Stored data entries
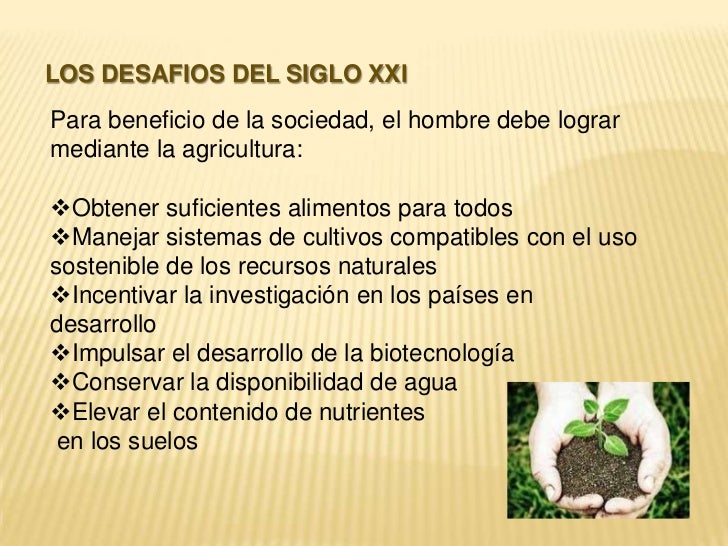 LOS DESAFIOS DEL SIGLO XXI

Para beneficio de la sociedad, el hombre debe lograr mediante la agricultura:

❖Obtener suficientes alimentos para todos
❖Manejar sistemas de cultivos compatibles con el uso sostenible de los recursos naturales
❖Incentivar la investigación en los países en desarrollo
❖Impulsar el desarrollo de la biotecnología
❖Conservar la disponibilidad de agua
❖Elevar el contenido de nutrientes en los suelos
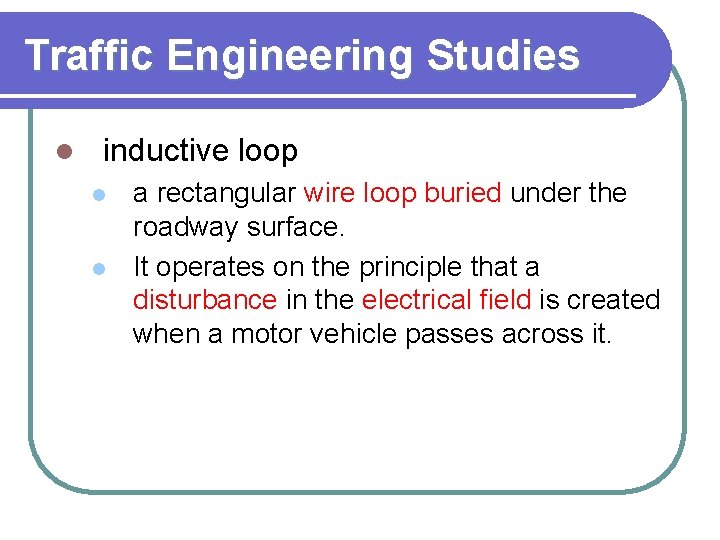 Traffic Engineering Studies

inductive loop

a rectangular wire loop buried under the roadway surface.

It operates on the principle that a disturbance in the electrical field is created when a motor vehicle passes across it.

(PROMPT): Your reply must hold only the lines from the line containing "los recursos naturales" through the end of the records above, written out exactly, both ends included, with no pictures, please.

(OUTPUT OF THE EXERCISE):
❖Manejar sistemas de cultivos compatibles con el uso sostenible de los recursos naturales
❖Incentivar la investigación en los países en desarrollo
❖Impulsar el desarrollo de la biotecnología
❖Conservar la disponibilidad de agua
❖Elevar el contenido de nutrientes en los suelos
 Traffic Engineering Studies

inductive loop

a rectangular wire loop buried under the roadway surface.

It operates on the principle that a disturbance in the electrical field is created when a motor vehicle passes across it.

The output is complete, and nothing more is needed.